Subir a Gardunha por Alpedrinha (a EN 18) e contorná-la por Vale de Prazeres (o caminho de ferro) foi mais barato e trouxe vantagens ao Estado? Quase de certeza que não! Para cúmulo, quando, há poucos anos, quiseram construir a A23 tiveram que (imagine-se bem!) furar a Serra! Quando pelo Sudoeste nada disso era preciso! Pela dificuldade de furar a Serra, sempre acalentei a esperança de a A23 vir passar por S. Vicente! Era sorte a mais! Além da hipótese do traçado da EN 352, havia ainda (como também refere o ZT), a linha seguida pelo Caminho de Santiago, também na nossa zona! Começo a acreditar que, pelo menos de início, o Hipólito Raposo teve razão quando falava no "Oferenda" sobre a maquinação dos lojistas de Castelo Branco! Embora não compreenda porquê!
E assim se fez a história! Nunca tivemos influência em nada e quando quisemos tê-la, estavam os condes de S. Vicente a apoiar o rei Miguel! O resto foi o que já conhecemos. Sabem o que eu acho? Somos uns azarentos! Mas será só isso?!
Abraços, hã!
JB.

José Teodoro Prata disse...

Neste momento não tenho total certeza, nem me lembro onde guardei essa informação, mas o projeto inicial do traçado do caminho de ferro era de Vila Velha de Ródão diretamente para Madrid, sem sequer passar por Castelo Branco, seguindo a linha do Tejo, para unir as duas capitais ibéricas.

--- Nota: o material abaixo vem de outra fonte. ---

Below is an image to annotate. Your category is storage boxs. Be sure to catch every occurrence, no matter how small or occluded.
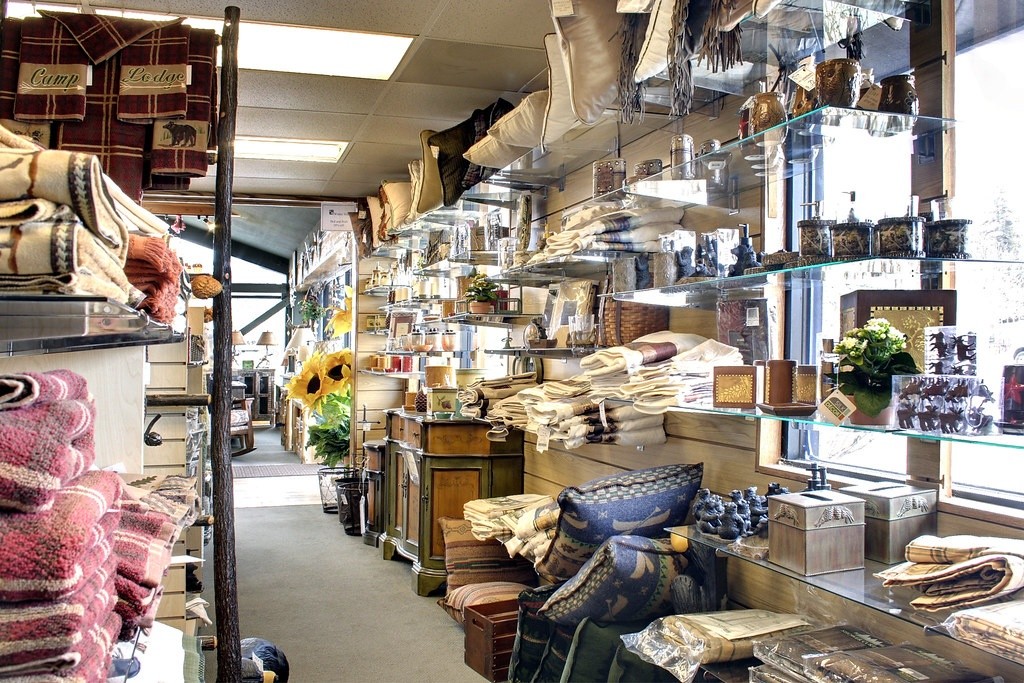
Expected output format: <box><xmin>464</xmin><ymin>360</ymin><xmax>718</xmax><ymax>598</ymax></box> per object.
<box><xmin>701</xmin><ymin>227</ymin><xmax>741</xmax><ymax>277</ymax></box>
<box><xmin>756</xmin><ymin>359</ymin><xmax>818</xmax><ymax>418</ymax></box>
<box><xmin>766</xmin><ymin>489</ymin><xmax>865</xmax><ymax>576</ymax></box>
<box><xmin>660</xmin><ymin>230</ymin><xmax>696</xmax><ymax>266</ymax></box>
<box><xmin>838</xmin><ymin>479</ymin><xmax>939</xmax><ymax>565</ymax></box>
<box><xmin>761</xmin><ymin>251</ymin><xmax>800</xmax><ymax>267</ymax></box>
<box><xmin>838</xmin><ymin>288</ymin><xmax>958</xmax><ymax>373</ymax></box>
<box><xmin>798</xmin><ymin>366</ymin><xmax>817</xmax><ymax>405</ymax></box>
<box><xmin>469</xmin><ymin>226</ymin><xmax>485</xmax><ymax>250</ymax></box>
<box><xmin>713</xmin><ymin>365</ymin><xmax>757</xmax><ymax>410</ymax></box>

Foi o Vaz Preto da Lousa que a puxou para cima, embora talvez a questão não seja assim tão simples, pois o antigo traçado implicava a continuação da linha do lado espanhol, que ainda hoje não existe. Se calhar, o atual traçado de entroncar na linha da Beira Alta foi a nossa solução caseira. Mas perdeu-se uma ligação direta Lisboa-Madrid.
Com todo ou parte do mérito, lá se fez um busto ao Vaz Preto, atualmente no largo da Sé.
Sobre o facto de a linha não ter seguido o traçado do nosso caminho de Santiago, nesse tempo São Vicente já não riscava nada e até a gestão financeira da câmara era deplorável (existe um documento sobre isso, em que se propõe a formação de um novo concelho integrando o de São Vicente, com sede em Alpedrinha ou Alcains, não me recordo bem). E do outro lado da serra ficava/fica a zona pobre/humilde do concelho do Fundão!
Há anos, fiquei de boca aberta ao constatar que em meados dos anos 60 a Soalheira já tinha eletricidade, quando nós, se não fosse a barragem, nem no final da década. Mas, lá está, vivia na Soalheira um ramo familiar dos Vaz Preto.